The Distinction Between the Natural and Social Sciences as Found in the Vision Logic of the Tree of Knowledge System

Gregg Henriques
Unified Theory of Knowledge
7 min readJan 12, 2021

When the first depiction of what would become the Tree of Knowledge System “fell out of my soul” in a moment of inspiration in 1997, my mind exploded and for months it seemed like I was seeing something new in the diagram every day.

These days it is pretty rare for me to see something new in the vision logic* of the ToK System itself. The standard ToK depiction is now just part of the automatic way in which I see reality and our scientific knowledge of it.

Well, this morning I did see something new. The idea itself has long been familiar to me, but today I saw it afresh in the logic of the ToK diagram itself. Let me explain.

Recently, I have been involved in several conversations about the nature of science and scientific knowledge, both viewed from within the ToK System and in philosophy more generally (see here for an excellent review). Several of these have involved the relationship of the knower to the known in quantum mechanics and general relativity, and the measurement/observer entanglement issues. Other exchanges have been about the relationship between natural and social science.

When I am being technical, I characterize the ToK System as providing a framework for understanding the basic natural-into-human/social sciences. Basic refers to the difference between basic and applied sciences, wherein the goal of the former is to describe and explain complexity and change, whereas the goal of the latter is to make a difference in the world (i.e., effect change for the better). The difference is important, and I used it to characterize the primary difference between the science of psychology and the profession. Psychological scientists try to describe and explain mental behavior via research, whereas professional psychologists work to improve human well-being by carrying out assessments and interventions.

The primary point I want to share here is what I mean by the “natural-into-social” science reference. First, let me be clear that I consider the task of the “basic/pure/nonapplied social sciences” as being to describe and explain human behavior at the individual and group levels of analyses. From the ToK System vantage point, it consists of the following five disciplines: (1) human psychology (which, BTW, in this context, should be thought of as including linguistics and cognitive science, see here); (2) anthropology; (3) sociology; (4) economics; and (5) political science. Human psychology forms the “unit base” of the social sciences and bridges down into basic-comparative psychology. In this regard, we can think of its relationship to the social sciences as being akin to what neuroscience is to (basic) psychology. That is, just as neuroscience is properly conceived as the hybrid between biology and (basic) psychology, human psychology is a hybrid between basic psychology and the social sciences.

Task directions >> Set down the passage of the essay on the natural and social sciences between "Well, this morning" and "and social science.", inclusive, word for word.

Collection entries
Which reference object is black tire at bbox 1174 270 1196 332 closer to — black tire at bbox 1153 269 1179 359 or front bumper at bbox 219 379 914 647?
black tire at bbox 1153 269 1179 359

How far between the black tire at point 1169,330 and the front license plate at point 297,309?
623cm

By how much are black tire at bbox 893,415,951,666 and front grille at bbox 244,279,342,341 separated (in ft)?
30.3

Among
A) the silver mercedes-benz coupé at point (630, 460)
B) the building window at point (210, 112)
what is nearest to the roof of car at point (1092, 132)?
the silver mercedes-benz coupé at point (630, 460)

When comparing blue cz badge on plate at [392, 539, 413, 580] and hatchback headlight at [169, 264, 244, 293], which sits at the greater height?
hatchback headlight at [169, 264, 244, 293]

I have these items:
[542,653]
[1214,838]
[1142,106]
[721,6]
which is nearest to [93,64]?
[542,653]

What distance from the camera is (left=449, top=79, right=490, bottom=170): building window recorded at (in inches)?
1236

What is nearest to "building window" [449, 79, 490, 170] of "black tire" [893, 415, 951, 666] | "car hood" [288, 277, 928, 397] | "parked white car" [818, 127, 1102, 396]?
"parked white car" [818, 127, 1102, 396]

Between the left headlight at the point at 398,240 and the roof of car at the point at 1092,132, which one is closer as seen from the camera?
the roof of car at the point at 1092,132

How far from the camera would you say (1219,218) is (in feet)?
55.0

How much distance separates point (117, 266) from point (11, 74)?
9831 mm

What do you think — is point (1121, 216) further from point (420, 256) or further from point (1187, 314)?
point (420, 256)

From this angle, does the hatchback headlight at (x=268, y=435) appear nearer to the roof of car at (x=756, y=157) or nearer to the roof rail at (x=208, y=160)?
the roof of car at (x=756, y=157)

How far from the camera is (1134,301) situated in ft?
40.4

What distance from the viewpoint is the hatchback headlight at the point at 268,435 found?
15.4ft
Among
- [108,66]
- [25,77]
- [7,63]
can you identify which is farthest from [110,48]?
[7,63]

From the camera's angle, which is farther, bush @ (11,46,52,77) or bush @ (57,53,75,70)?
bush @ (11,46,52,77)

Answer for the task >>
Well, this morning I did see something new. The idea itself has long been familiar to me, but today I saw it afresh in the logic of the ToK diagram itself. Let me explain.

Recently, I have been involved in several conversations about the nature of science and scientific knowledge, both viewed from within the ToK System and in philosophy more generally (see here for an excellent review). Several of these have involved the relationship of the knower to the known in quantum mechanics and general relativity, and the measurement/observer entanglement issues. Other exchanges have been about the relationship between natural and social science.